I want to remove all empty strings from a list of strings in python.
My idea looks like this:
while \'\' in str_list:
str_list.remove(\'\')
>>> lstr = ['hello', '', ' ', 'world', ' ']
>>> lstr
['hello', '', ' ', 'world', ' ']
>>> ' '.join(lstr).split()
['hello', 'world']
>>> filter(None, lstr)
['hello', ' ', 'world', ' ']
Compare time
>>> from timeit import timeit
>>> timeit('" ".join(lstr).split()', "lstr=['hello', '', ' ', 'world', ' ']", number=10000000)
4.226747989654541
>>> timeit('filter(None, lstr)', "lstr=['hello', '', ' ', 'world', ' ']", number=10000000)
3.0278358459472656
Notice that filter(None, lstr)
does not remove empty strings with a space ' '
, it only prunes away ''
while ' '.join(lstr).split()
removes both.
To use filter()
with white space strings removed, it takes a lot more time:
>>> timeit('filter(None, [l.replace(" ", "") for l in lstr])', "lstr=['hello', '', ' ', 'world', ' ']", number=10000000)
18.101892948150635
Using a list comprehension is the most Pythonic way:
>>> strings = ["first", "", "second"]
>>> [x for x in strings if x]
['first', 'second']
If the list must be modified in-place, because there are other references which must see the updated data, then use a slice assignment:
strings[:] = [x for x in strings if x]
Instead of if x, I would use if X != '' in order to just eliminate empty strings. Like this:
str_list = [x for x in str_list if x != '']

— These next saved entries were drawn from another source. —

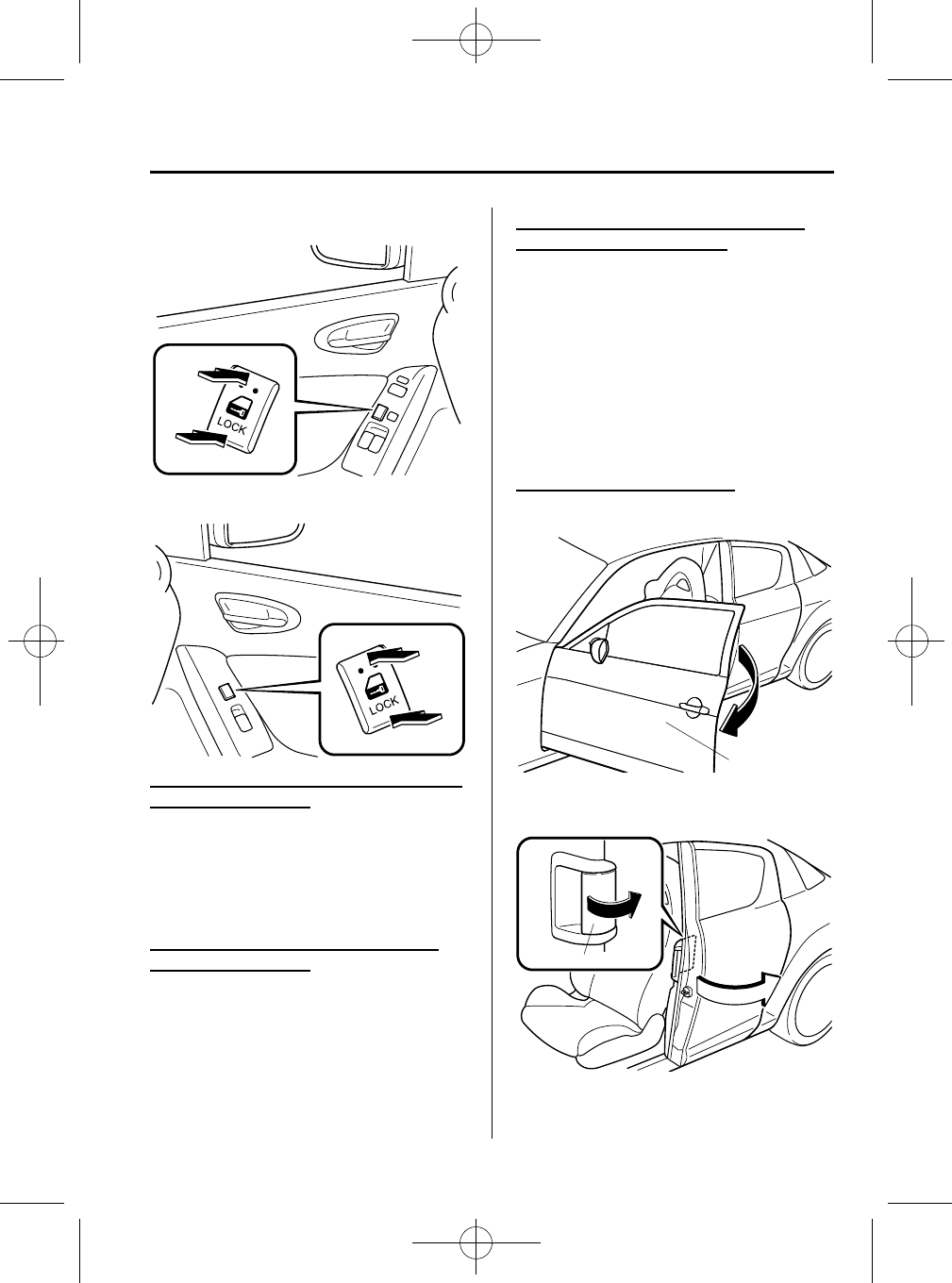 LOCK

LOCK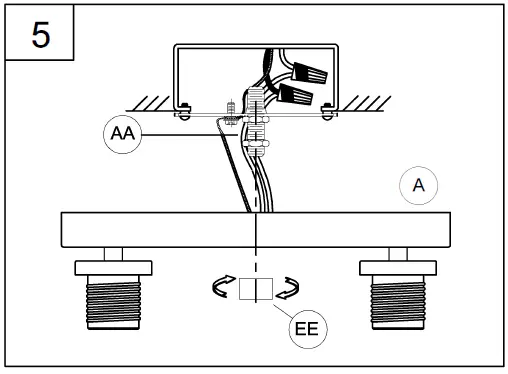 5

AA

A

EE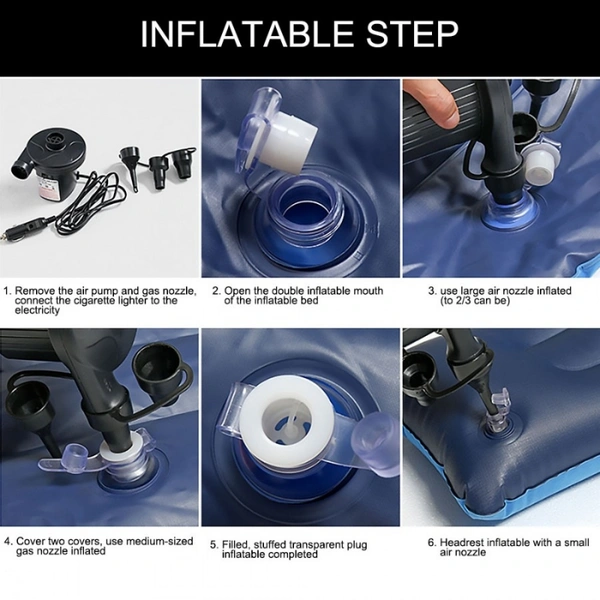 INFLATABLE STEP

1. Remove the air pump and gas nozzle, connect the cigarette lighter to the electricity

2. Open the double inflatable mouth of the inflatable bed

3. use large air nozzle inflated (to 2/3 can be)

4. Cover two covers, use medium-sized gas nozzle inflated

5. Filled, stuffed transparent plug inflatable completed

6. Headrest inflatable with a small air nozzle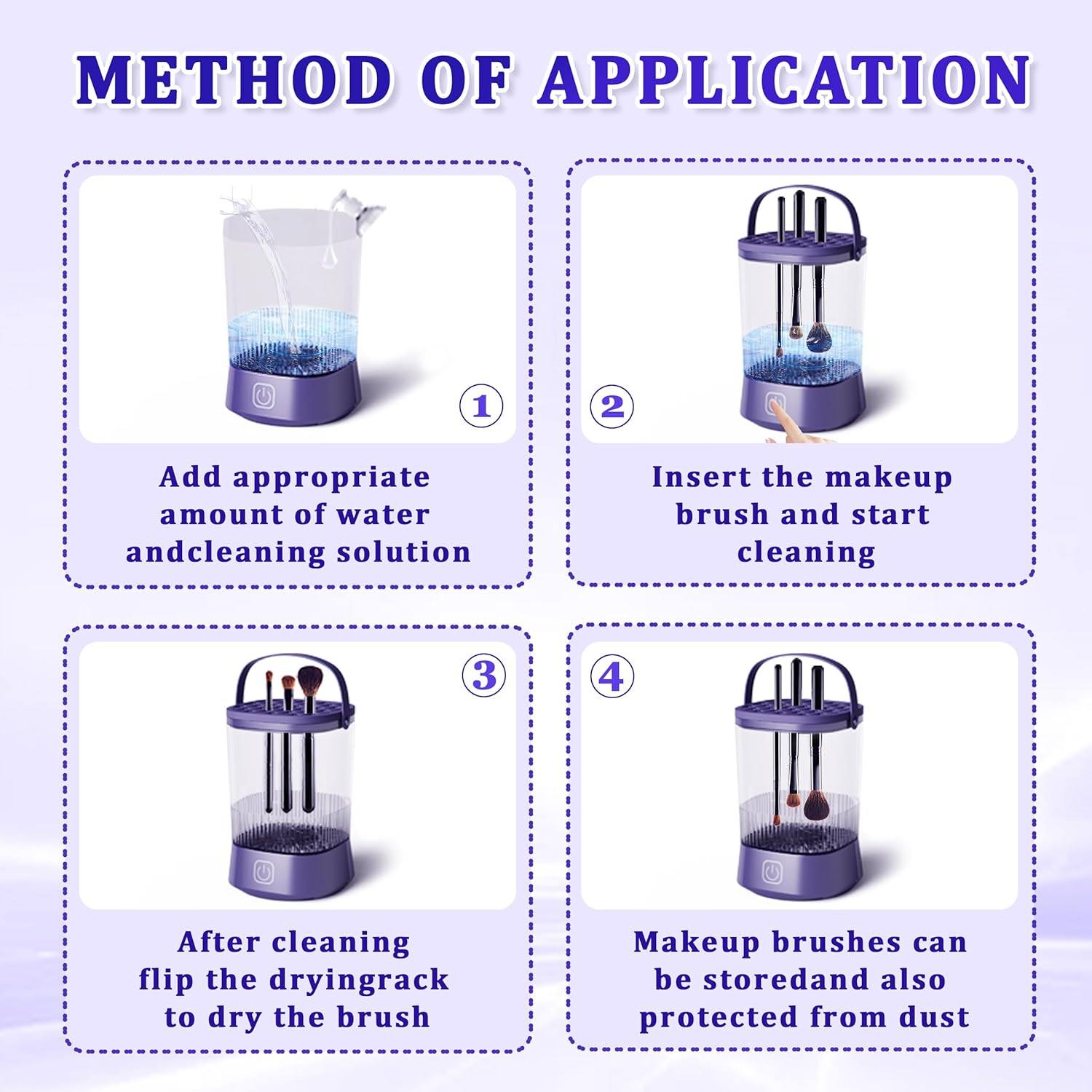 METHOD OF APPLICATION

1

Add appropriate amount of water andcleaning solution

2

Insert the makeup brush and start cleaning

3

After cleaning flip the dryingrack to dry the brush

4

Makeup brushes can be storedand also protected from dust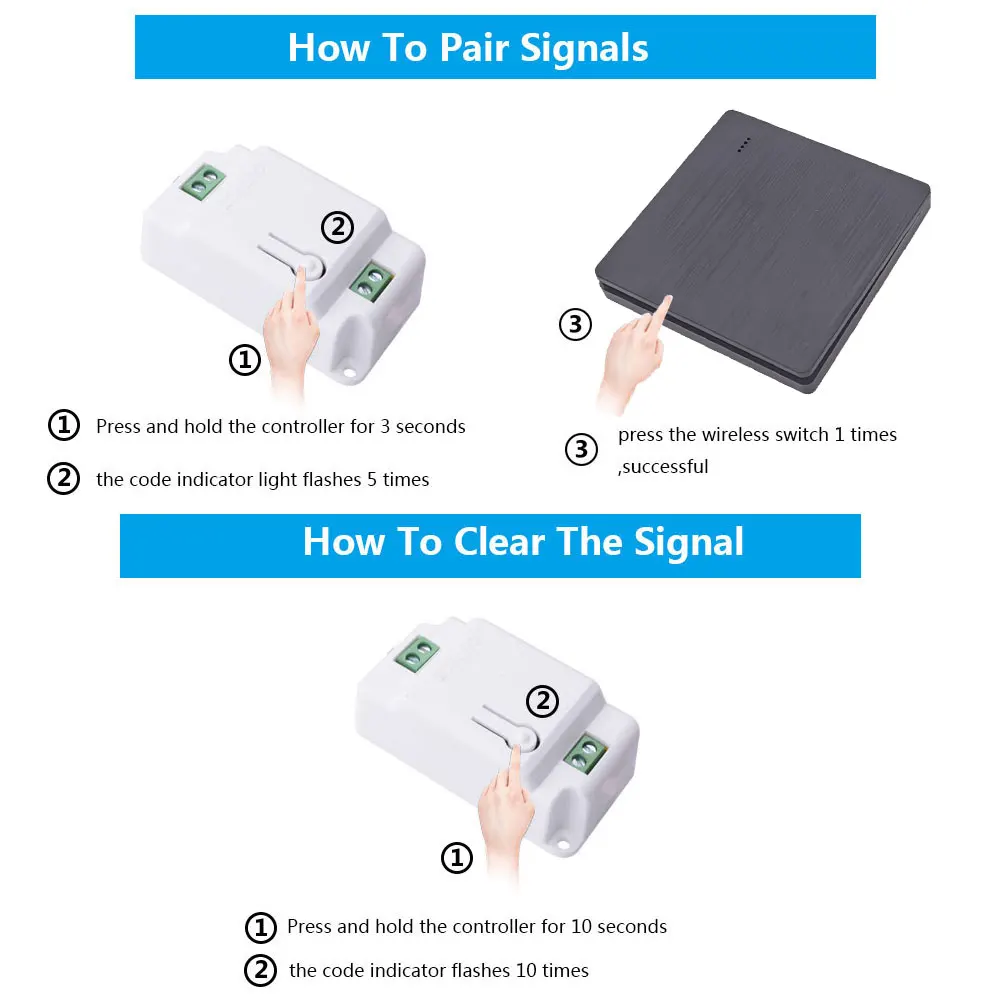 How To Pair Signals

②

①

③

① Press and hold the controller for 3 seconds

② the code indicator light flashes 5 times

③ press the wireless switch 1 times ,successful

How To Clear The Signal

②

①

① Press and hold the controller for 10 seconds

② the code indicator flashes 10 times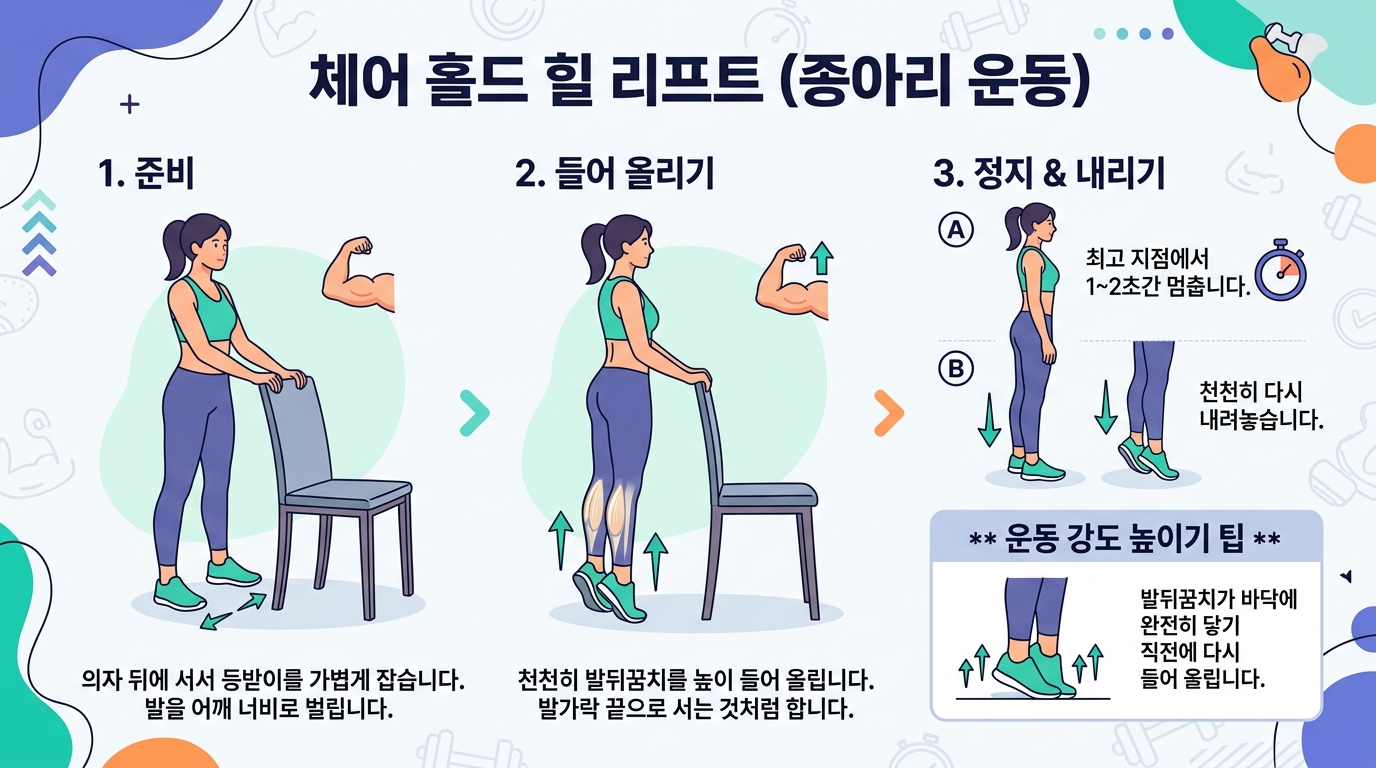 체어 홀드 힐 리프트 (종아리 운동)

1. 준비

의자 뒤에 서서 등받이를 가볍게 잡습니다. 발을 어깨 너비로 벌립니다.

2. 들어 올리기

천천히 발뒤꿈치를 높이 들어 올립니다. 발가락 끝으로 서는 것처럼 합니다.

3. 정지 & 내리기

A

최고 지점에서 1~2초간 멈춥니다.

B

천천히 다시 내려놓습니다.

** 운동 강도 높이기 팁 **

발뒤꿈치가 바닥에 완전히 닿기 직전에 다시 들어 올립니다.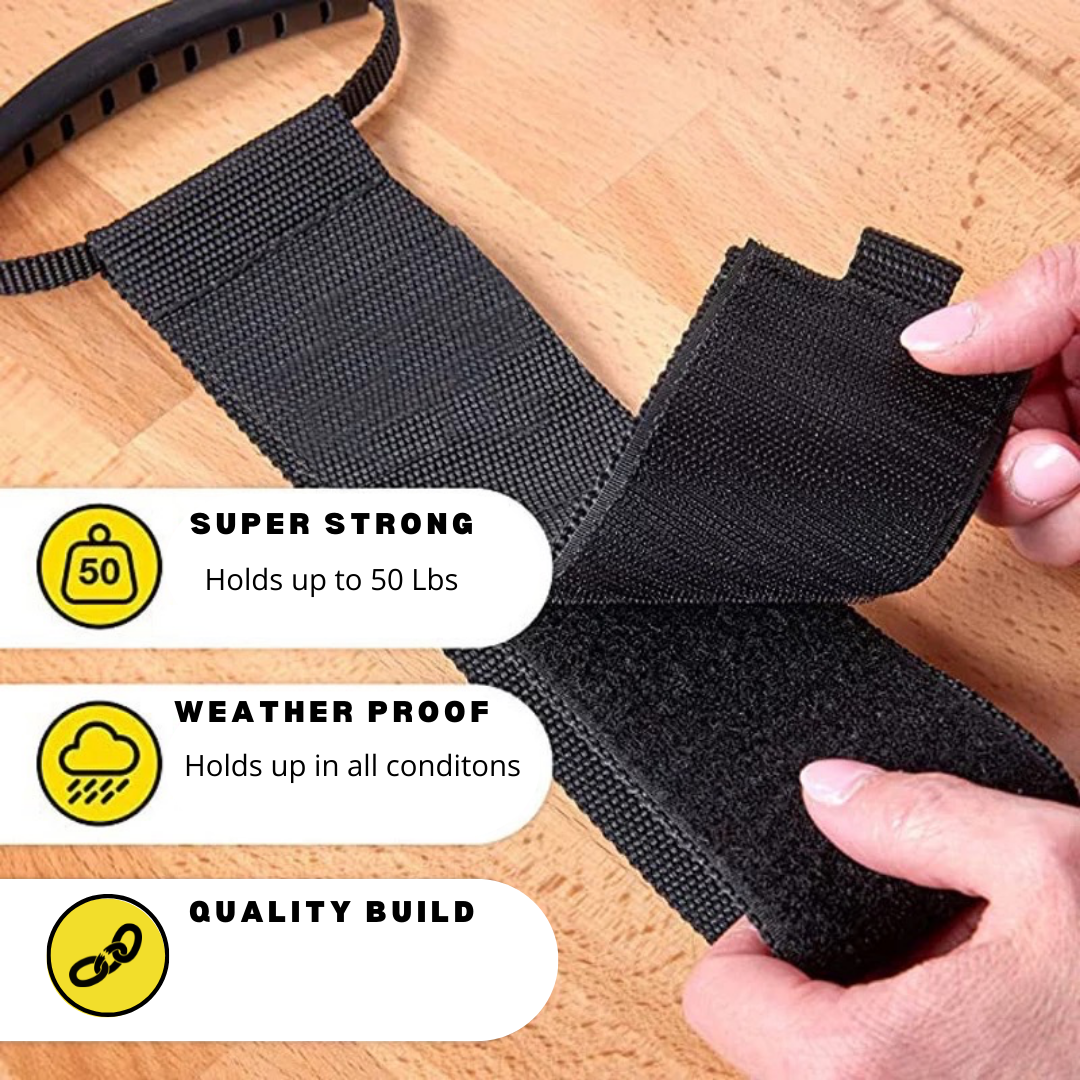 50
SUPER STRONG
Holds up to 50 Lbs

WEATHER PROOF
Holds up in all conditons

QUALITY BUILD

This will preserve None data type within your list. Also, in case your list has integers and 0 is one among them, it will also be preserved.
For example,
str_list = [None, '', 0, "Hi", '', "Hello"]
[x for x in str_list if x != '']
[None, 0, "Hi", "Hello"]
Depending on the size of your list, it may be most efficient if you use list.remove() rather than create a new list:
l = ["1", "", "3", ""]
while True:
try:
l.remove("")
except ValueError:
break
This has the advantage of not creating a new list, but the disadvantage of having to search from the beginning each time, although unlike using while '' in l
as proposed above, it only requires searching once per occurrence of ''
(there is certainly a way to keep the best of both methods, but it is more complicated).
filter actually has a special option for this:
filter(None, sequence)
It will filter out all elements that evaluate to False. No need to use an actual callable here such as bool, len and so on.
It's equally fast as map(bool, ...)
Reply from @Ib33X is awesome. If you want to remove every empty string, after stripped. you need to use the strip method too. Otherwise, it will return the empty string too if it has white spaces. Like, " " will be valid too for that answer. So, can be achieved by.
strings = ["first", "", "second ", " "]
[x.strip() for x in strings if x.strip()]
The answer for this will be ["first", "second"]
.
If you want to use filter
method instead, you can do like
list(filter(lambda item: item.strip(), strings))
. This is give the same result.